Before the stories start, there's a little letter addressed to Kume Masao- a friend of Akutagawa's. He describes how utterly depressed he is, "living in the unhappiest unhappiness imaginable". It reads as if Akutagawa will never write anything more, like he won't be around to even publish this. Sure enough, there's nothing fictional about this letter. Though it's ambiguous whether this is the note accompanying his first or second attempt, it's certain that he wrote a suicide letter to Masao, and this is it. At the end of the letter, the last words the writer may have ever wrote, he says: "I may wear the skin of an urbane sophisticate, but in this manuscript I invite you to strip it off and laugh at my stupidity".

The following 51 stories paint a picture of a deeply confused man pestered and harassed by the outside world, but with a profound interest in the arts. Akutagawa's imposter syndrome is palpable- he name drops all the authors he thinks are better than him. Nietzche and Dostoevesky get mentioned several times. It's worth mentioning that Nietzche coined the phrase "God is dead", and famously rejected nihilism as a retort to theism. Perhaps the positivity and beauty that Nietzche brought forth in his philosophy made a man as depressed as Akutagawa jealous. There's a weird cultural perception for jealousy as a childish ugly thing, but the jealousy of others that can emerge in the depths of depression is common and natural. Being depressed can feel like you are so alien to the human experience, you're a creature of some sort. It's this personal distance to the "big other" that reinforces the depression that created it, and something that Akutagawa's work reeks of. It really underlines these later stories, and especially Spinning Gears.

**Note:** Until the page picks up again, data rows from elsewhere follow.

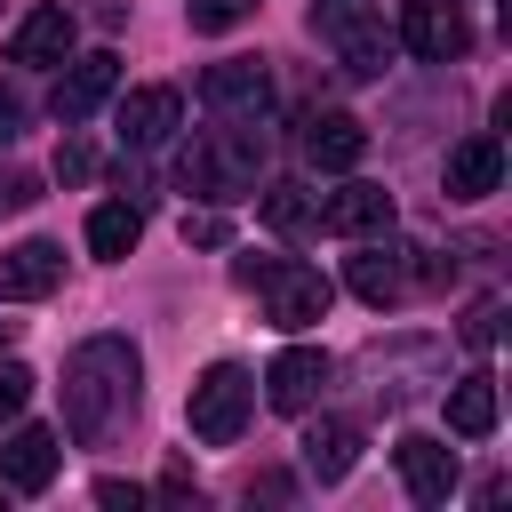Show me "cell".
Returning <instances> with one entry per match:
<instances>
[{
  "mask_svg": "<svg viewBox=\"0 0 512 512\" xmlns=\"http://www.w3.org/2000/svg\"><path fill=\"white\" fill-rule=\"evenodd\" d=\"M64 64H72V72L56 80L48 112H56L64 128H80V120H88V112H96V104L120 88V56H112V48H88V56H64Z\"/></svg>",
  "mask_w": 512,
  "mask_h": 512,
  "instance_id": "cell-6",
  "label": "cell"
},
{
  "mask_svg": "<svg viewBox=\"0 0 512 512\" xmlns=\"http://www.w3.org/2000/svg\"><path fill=\"white\" fill-rule=\"evenodd\" d=\"M448 432L456 440H488L496 432V376L488 368H472V376L448 384Z\"/></svg>",
  "mask_w": 512,
  "mask_h": 512,
  "instance_id": "cell-19",
  "label": "cell"
},
{
  "mask_svg": "<svg viewBox=\"0 0 512 512\" xmlns=\"http://www.w3.org/2000/svg\"><path fill=\"white\" fill-rule=\"evenodd\" d=\"M320 232H336V240H376V232H392V192H384V184H336V192L320 200Z\"/></svg>",
  "mask_w": 512,
  "mask_h": 512,
  "instance_id": "cell-9",
  "label": "cell"
},
{
  "mask_svg": "<svg viewBox=\"0 0 512 512\" xmlns=\"http://www.w3.org/2000/svg\"><path fill=\"white\" fill-rule=\"evenodd\" d=\"M16 128H24V96L0 88V144H16Z\"/></svg>",
  "mask_w": 512,
  "mask_h": 512,
  "instance_id": "cell-30",
  "label": "cell"
},
{
  "mask_svg": "<svg viewBox=\"0 0 512 512\" xmlns=\"http://www.w3.org/2000/svg\"><path fill=\"white\" fill-rule=\"evenodd\" d=\"M56 176H64V184H80V176H96V152H88L80 136H64V144H56Z\"/></svg>",
  "mask_w": 512,
  "mask_h": 512,
  "instance_id": "cell-25",
  "label": "cell"
},
{
  "mask_svg": "<svg viewBox=\"0 0 512 512\" xmlns=\"http://www.w3.org/2000/svg\"><path fill=\"white\" fill-rule=\"evenodd\" d=\"M144 240V208L136 200H104V208H88V248L96 256H128Z\"/></svg>",
  "mask_w": 512,
  "mask_h": 512,
  "instance_id": "cell-20",
  "label": "cell"
},
{
  "mask_svg": "<svg viewBox=\"0 0 512 512\" xmlns=\"http://www.w3.org/2000/svg\"><path fill=\"white\" fill-rule=\"evenodd\" d=\"M256 168H264V136L256 128H208V136H192L176 152V184L200 192V200H248Z\"/></svg>",
  "mask_w": 512,
  "mask_h": 512,
  "instance_id": "cell-2",
  "label": "cell"
},
{
  "mask_svg": "<svg viewBox=\"0 0 512 512\" xmlns=\"http://www.w3.org/2000/svg\"><path fill=\"white\" fill-rule=\"evenodd\" d=\"M304 152H312V168H328V176H352V168H360V152H368V128H360L352 112H312V128H304Z\"/></svg>",
  "mask_w": 512,
  "mask_h": 512,
  "instance_id": "cell-16",
  "label": "cell"
},
{
  "mask_svg": "<svg viewBox=\"0 0 512 512\" xmlns=\"http://www.w3.org/2000/svg\"><path fill=\"white\" fill-rule=\"evenodd\" d=\"M344 280H352V296H360V304H392V296L408 288V264H400L392 248H368V256H352V272H344Z\"/></svg>",
  "mask_w": 512,
  "mask_h": 512,
  "instance_id": "cell-21",
  "label": "cell"
},
{
  "mask_svg": "<svg viewBox=\"0 0 512 512\" xmlns=\"http://www.w3.org/2000/svg\"><path fill=\"white\" fill-rule=\"evenodd\" d=\"M64 280V248L56 240H16L8 256H0V304H32V296H48Z\"/></svg>",
  "mask_w": 512,
  "mask_h": 512,
  "instance_id": "cell-13",
  "label": "cell"
},
{
  "mask_svg": "<svg viewBox=\"0 0 512 512\" xmlns=\"http://www.w3.org/2000/svg\"><path fill=\"white\" fill-rule=\"evenodd\" d=\"M440 176H448V200H488V192L504 184V144H496V136H464Z\"/></svg>",
  "mask_w": 512,
  "mask_h": 512,
  "instance_id": "cell-17",
  "label": "cell"
},
{
  "mask_svg": "<svg viewBox=\"0 0 512 512\" xmlns=\"http://www.w3.org/2000/svg\"><path fill=\"white\" fill-rule=\"evenodd\" d=\"M56 464H64V440H56L48 424H24V432L0 448V480H8L16 496H40V488L56 480Z\"/></svg>",
  "mask_w": 512,
  "mask_h": 512,
  "instance_id": "cell-11",
  "label": "cell"
},
{
  "mask_svg": "<svg viewBox=\"0 0 512 512\" xmlns=\"http://www.w3.org/2000/svg\"><path fill=\"white\" fill-rule=\"evenodd\" d=\"M160 504H200V488H192V472H184V464H168V472H160Z\"/></svg>",
  "mask_w": 512,
  "mask_h": 512,
  "instance_id": "cell-28",
  "label": "cell"
},
{
  "mask_svg": "<svg viewBox=\"0 0 512 512\" xmlns=\"http://www.w3.org/2000/svg\"><path fill=\"white\" fill-rule=\"evenodd\" d=\"M264 0H192V32H232V24H248Z\"/></svg>",
  "mask_w": 512,
  "mask_h": 512,
  "instance_id": "cell-23",
  "label": "cell"
},
{
  "mask_svg": "<svg viewBox=\"0 0 512 512\" xmlns=\"http://www.w3.org/2000/svg\"><path fill=\"white\" fill-rule=\"evenodd\" d=\"M264 224L296 240V232H312V224H320V200H304V184H272V192H264Z\"/></svg>",
  "mask_w": 512,
  "mask_h": 512,
  "instance_id": "cell-22",
  "label": "cell"
},
{
  "mask_svg": "<svg viewBox=\"0 0 512 512\" xmlns=\"http://www.w3.org/2000/svg\"><path fill=\"white\" fill-rule=\"evenodd\" d=\"M320 392H328V352H312V344L272 352V368H264V400H272L280 416H312Z\"/></svg>",
  "mask_w": 512,
  "mask_h": 512,
  "instance_id": "cell-7",
  "label": "cell"
},
{
  "mask_svg": "<svg viewBox=\"0 0 512 512\" xmlns=\"http://www.w3.org/2000/svg\"><path fill=\"white\" fill-rule=\"evenodd\" d=\"M96 504H112V512H136V504H144V488H136V480H96Z\"/></svg>",
  "mask_w": 512,
  "mask_h": 512,
  "instance_id": "cell-29",
  "label": "cell"
},
{
  "mask_svg": "<svg viewBox=\"0 0 512 512\" xmlns=\"http://www.w3.org/2000/svg\"><path fill=\"white\" fill-rule=\"evenodd\" d=\"M8 336H16V320H0V344H8Z\"/></svg>",
  "mask_w": 512,
  "mask_h": 512,
  "instance_id": "cell-31",
  "label": "cell"
},
{
  "mask_svg": "<svg viewBox=\"0 0 512 512\" xmlns=\"http://www.w3.org/2000/svg\"><path fill=\"white\" fill-rule=\"evenodd\" d=\"M400 480H408L416 504H448L456 496V448L432 440V432H408L400 440Z\"/></svg>",
  "mask_w": 512,
  "mask_h": 512,
  "instance_id": "cell-12",
  "label": "cell"
},
{
  "mask_svg": "<svg viewBox=\"0 0 512 512\" xmlns=\"http://www.w3.org/2000/svg\"><path fill=\"white\" fill-rule=\"evenodd\" d=\"M232 280L264 296L272 328H312V320H328V296H336L328 272H312V264H296V256H240Z\"/></svg>",
  "mask_w": 512,
  "mask_h": 512,
  "instance_id": "cell-3",
  "label": "cell"
},
{
  "mask_svg": "<svg viewBox=\"0 0 512 512\" xmlns=\"http://www.w3.org/2000/svg\"><path fill=\"white\" fill-rule=\"evenodd\" d=\"M224 240H232L224 216H184V248H224Z\"/></svg>",
  "mask_w": 512,
  "mask_h": 512,
  "instance_id": "cell-26",
  "label": "cell"
},
{
  "mask_svg": "<svg viewBox=\"0 0 512 512\" xmlns=\"http://www.w3.org/2000/svg\"><path fill=\"white\" fill-rule=\"evenodd\" d=\"M72 40H80L72 8H32V16L8 32V64H64V56H72Z\"/></svg>",
  "mask_w": 512,
  "mask_h": 512,
  "instance_id": "cell-14",
  "label": "cell"
},
{
  "mask_svg": "<svg viewBox=\"0 0 512 512\" xmlns=\"http://www.w3.org/2000/svg\"><path fill=\"white\" fill-rule=\"evenodd\" d=\"M352 464H360V424H344V416L304 424V472L312 480H344Z\"/></svg>",
  "mask_w": 512,
  "mask_h": 512,
  "instance_id": "cell-18",
  "label": "cell"
},
{
  "mask_svg": "<svg viewBox=\"0 0 512 512\" xmlns=\"http://www.w3.org/2000/svg\"><path fill=\"white\" fill-rule=\"evenodd\" d=\"M136 376H144V360H136L128 336H88L64 360V432L88 440V448L112 440L120 416H136Z\"/></svg>",
  "mask_w": 512,
  "mask_h": 512,
  "instance_id": "cell-1",
  "label": "cell"
},
{
  "mask_svg": "<svg viewBox=\"0 0 512 512\" xmlns=\"http://www.w3.org/2000/svg\"><path fill=\"white\" fill-rule=\"evenodd\" d=\"M304 24H312V40H328V48L344 56V72H360V80H376L384 56H392V32H384V16H376L368 0H312Z\"/></svg>",
  "mask_w": 512,
  "mask_h": 512,
  "instance_id": "cell-5",
  "label": "cell"
},
{
  "mask_svg": "<svg viewBox=\"0 0 512 512\" xmlns=\"http://www.w3.org/2000/svg\"><path fill=\"white\" fill-rule=\"evenodd\" d=\"M248 416H256V376H248L240 360H216V368L192 376V392H184V424H192V440L232 448V440L248 432Z\"/></svg>",
  "mask_w": 512,
  "mask_h": 512,
  "instance_id": "cell-4",
  "label": "cell"
},
{
  "mask_svg": "<svg viewBox=\"0 0 512 512\" xmlns=\"http://www.w3.org/2000/svg\"><path fill=\"white\" fill-rule=\"evenodd\" d=\"M496 320H504V304H472V320H464V344H472V352H488V344H496Z\"/></svg>",
  "mask_w": 512,
  "mask_h": 512,
  "instance_id": "cell-27",
  "label": "cell"
},
{
  "mask_svg": "<svg viewBox=\"0 0 512 512\" xmlns=\"http://www.w3.org/2000/svg\"><path fill=\"white\" fill-rule=\"evenodd\" d=\"M400 40H408L424 64H448V56L472 48V24H464L456 0H408V8H400Z\"/></svg>",
  "mask_w": 512,
  "mask_h": 512,
  "instance_id": "cell-8",
  "label": "cell"
},
{
  "mask_svg": "<svg viewBox=\"0 0 512 512\" xmlns=\"http://www.w3.org/2000/svg\"><path fill=\"white\" fill-rule=\"evenodd\" d=\"M24 400H32V368L24 360H0V424L24 416Z\"/></svg>",
  "mask_w": 512,
  "mask_h": 512,
  "instance_id": "cell-24",
  "label": "cell"
},
{
  "mask_svg": "<svg viewBox=\"0 0 512 512\" xmlns=\"http://www.w3.org/2000/svg\"><path fill=\"white\" fill-rule=\"evenodd\" d=\"M176 120H184V96H176V88H128V96H120V136H128L136 152L168 144Z\"/></svg>",
  "mask_w": 512,
  "mask_h": 512,
  "instance_id": "cell-15",
  "label": "cell"
},
{
  "mask_svg": "<svg viewBox=\"0 0 512 512\" xmlns=\"http://www.w3.org/2000/svg\"><path fill=\"white\" fill-rule=\"evenodd\" d=\"M200 96H208L216 112H240V120H256V112L272 104V72H264L256 56H224V64H208V72H200Z\"/></svg>",
  "mask_w": 512,
  "mask_h": 512,
  "instance_id": "cell-10",
  "label": "cell"
}]
</instances>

When you feel so apart from the souls of others like that, so distant to the human experience, it becomes easier to align yourself with nature. As you lose all feeling, empathy for others especially, you ironically start empathising with the uncaring universe itself- and as such, almost every single one of these stories includes some gorgeous metaphor centered around reality that reflects the human condition, or the psychology of the story. Here are but a few, each being it's own little metaphor for Akutagawa's life. I've put the number and name of the story before the quote itself.

The 51st story, the final one, is titled "Defeat".